6. Review of an e-mail dated 10/9/12 at 12:39 PM from the Captain of the Security Division revealed, "Here is [Security Officer #1] report on the incident we spoke about. On October 6, 2012, I [Security Officer #1] was asked by registration employee [Staff #1] at 19:45 hrs to escort a verbally disruptive patient out of [name of facility] and off the property. (Note) The patient was also spitting blood on the floor after being told several times to use the vomit bag he had been given. The patient agreed to leave but wanted to get the names of those working the registration desk to file a complaint for refusing to treat him. At the time employee "[Staff #1]" wrote vulgar expletives on a note pad and pressed it to the glass and said that's my name. I then told the patient again that it's time to leave. He again agreed and left the property. No further information is available."

7. During a telephone interview on 11/5/12 at 1:24 PM Staff #2 stated, "[Staff #1] was at the station, I walked up front to check on him to see if he needed any help. [Patient #2] was at the window and there were 2-3 behind him. [Patient #2] was upset said he needed to be seen. I got him registered in a matter of seconds and he was very angry when asked to have a seat. Then he signed his paper work and started spitting on the floor with 3 patients standing at the window behind him. We did not say anything because the triage nurse saw the spit and she asked environmental services to clean up the spit. [Staff #1] explained to him that the nurse would get to him as soon as she could. The patient responded with a racial comment and kept returning to the window with more racial and vulgar comments and saying them to me too. Security came to the waiting room after [Staff #1] alerted them after the first racial comment and vulgarity. Security then talked to the gentleman and went back to their office ...he [Patient #2] was asked to leave because he was using racist's comments and vulgarity to his fullest. [Staff #1] asked security to please ask the gentleman to leave again. Security asked the gentleman to leave and the gentleman again came back to [Staff #1's] window and said, 'Give me your name you f..king cracker' and that's when [Staff #1] responded with the note."

During this telephone interview with Staff #2 on 11/5/12 at 1:24 PM, she was asked by the surveyors if she had been trained on EMTALA and she stated, "Am now." She further stated that she did not know about EMTALA regulations prior to this incident.

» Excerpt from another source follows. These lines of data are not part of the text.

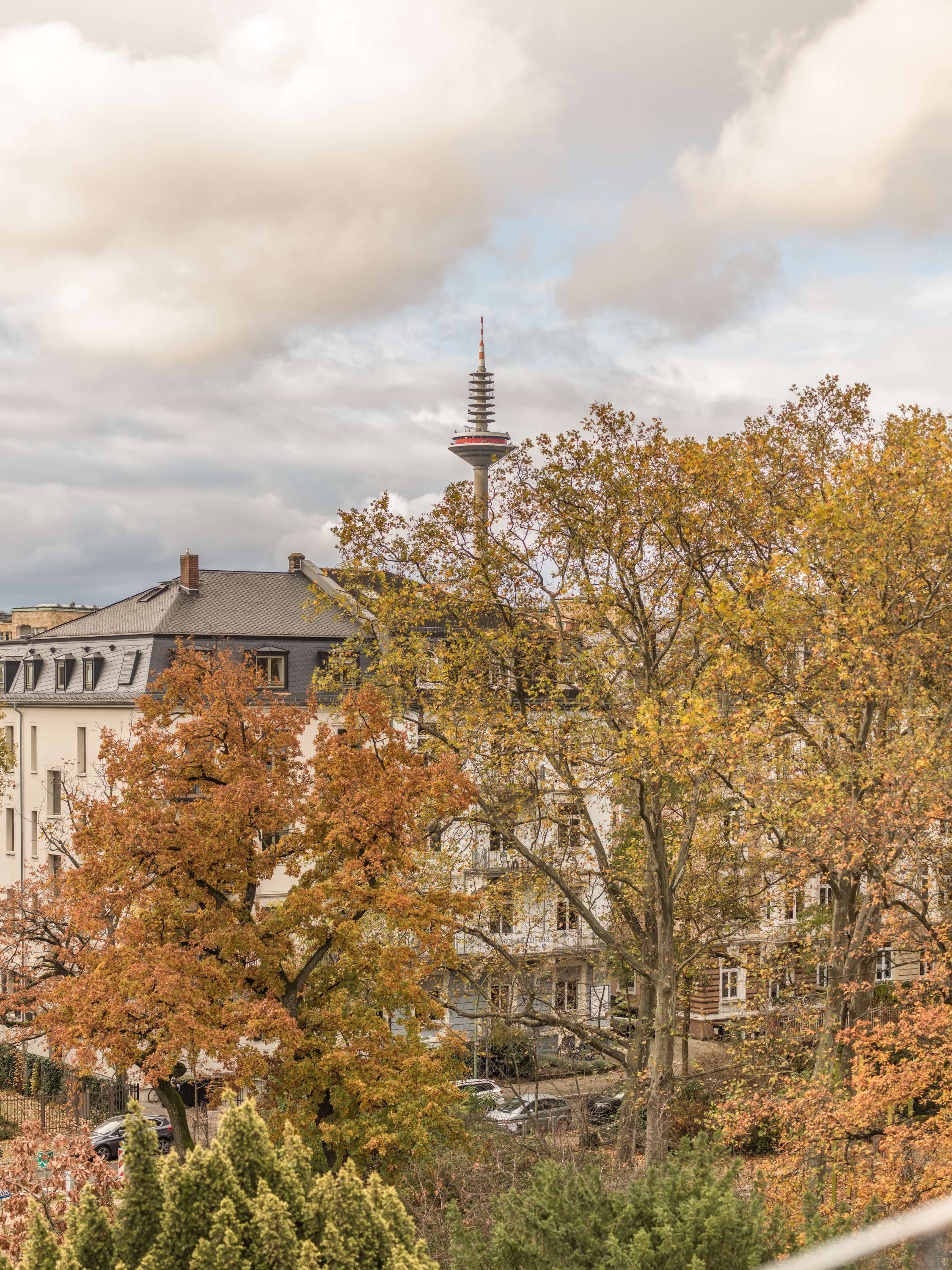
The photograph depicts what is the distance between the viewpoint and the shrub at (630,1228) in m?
11.6

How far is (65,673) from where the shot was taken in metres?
55.5

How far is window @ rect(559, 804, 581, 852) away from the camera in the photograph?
81.4 feet

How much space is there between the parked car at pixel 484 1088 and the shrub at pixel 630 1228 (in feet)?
62.7

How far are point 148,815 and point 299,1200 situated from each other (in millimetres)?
10645

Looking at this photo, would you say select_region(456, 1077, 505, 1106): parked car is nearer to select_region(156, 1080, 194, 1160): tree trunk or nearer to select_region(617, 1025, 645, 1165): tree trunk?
select_region(617, 1025, 645, 1165): tree trunk

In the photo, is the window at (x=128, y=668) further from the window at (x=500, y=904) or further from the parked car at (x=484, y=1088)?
the window at (x=500, y=904)

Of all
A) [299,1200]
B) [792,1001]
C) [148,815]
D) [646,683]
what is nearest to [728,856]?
[792,1001]

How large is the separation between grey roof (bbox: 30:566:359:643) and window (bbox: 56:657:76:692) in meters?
1.06

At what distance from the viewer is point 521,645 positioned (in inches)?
971

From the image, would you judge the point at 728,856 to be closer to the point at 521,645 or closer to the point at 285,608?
the point at 521,645

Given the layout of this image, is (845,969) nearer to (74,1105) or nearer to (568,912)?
(568,912)

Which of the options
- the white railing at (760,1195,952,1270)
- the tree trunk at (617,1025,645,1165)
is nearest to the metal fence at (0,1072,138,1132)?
the tree trunk at (617,1025,645,1165)

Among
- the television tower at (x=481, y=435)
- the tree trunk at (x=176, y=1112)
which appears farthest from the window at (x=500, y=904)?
the television tower at (x=481, y=435)

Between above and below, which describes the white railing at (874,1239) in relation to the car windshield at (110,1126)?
above
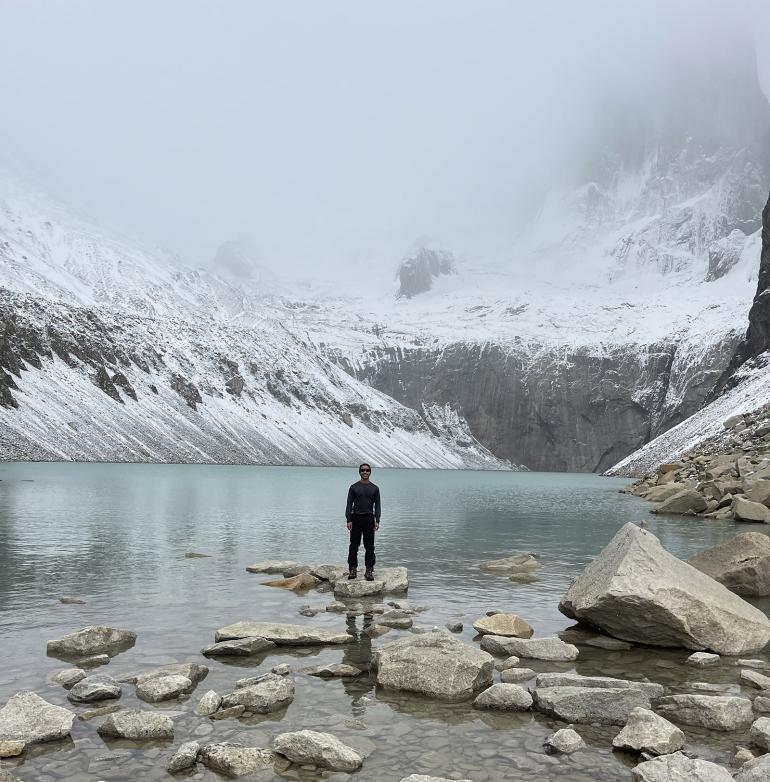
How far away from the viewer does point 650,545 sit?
16531 millimetres

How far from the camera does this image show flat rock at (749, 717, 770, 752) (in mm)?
9422

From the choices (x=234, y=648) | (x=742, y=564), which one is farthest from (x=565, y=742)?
(x=742, y=564)

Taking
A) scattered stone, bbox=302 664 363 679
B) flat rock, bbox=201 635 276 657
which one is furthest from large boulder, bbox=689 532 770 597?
flat rock, bbox=201 635 276 657

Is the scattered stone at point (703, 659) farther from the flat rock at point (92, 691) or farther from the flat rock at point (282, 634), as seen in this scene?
the flat rock at point (92, 691)

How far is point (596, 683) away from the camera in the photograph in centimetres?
1184

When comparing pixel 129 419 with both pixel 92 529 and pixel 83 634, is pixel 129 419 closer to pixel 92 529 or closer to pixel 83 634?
pixel 92 529

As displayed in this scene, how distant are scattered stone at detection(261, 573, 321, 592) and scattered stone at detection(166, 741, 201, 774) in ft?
41.6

8. During a telephone interview on 11/5/12 at 3:00 PM, RN #1 stated, "Did not go out into the waiting room, I had a patient in triage. If the patient had been in distress, for example, wheezing or chest pain, I would have called him right back. There were a couple of disruptive patients in the waiting room ...that's not unusual. I heard Security being paged. I didn't realize what had happened until I triaged the next man ...he told me. The patient [Patient #2] was already gone. I did not report the incident with [Staff #1]. I have been trained on EMTALA policy."

9. During a telephone interview on 11/5/12 at 4:18 PM, RN #2 stated, "I got a call from [name of physician] who said there had been an altercation with Security. [Per her written statement, the physician told her the patient had left the hospital approximately 2 hours prior.] I went to Security and asked about a patient being escorted off the property. They said it was not them but [Staff #1]. I spoke to [Staff #1] who stated, 'I did it.'

11. During an interview in the conference room on 11/5/12 at 2:48 PM, the Patient Registration Manager stated he had no formal training in EMTALA. He further stated that he knew that you could not turn a patient away and could not ask for money up front.
Based on policy review, personnel file review, medical record review and interview, it was determined the hospital failed to ensure the Dedicated Emergency Department (DED) provided an appropriate Medical Screening Examination (MSE) within the capabilities of the hospital DED to determine if an emergency medical condition existed in order to provide appropriate treatment for such conditions and ensure the patient was stabilized prior to leaving the DED for 1 of 22 (Patient #2) sampled patients.
Refer to findings in deficiency A-2406.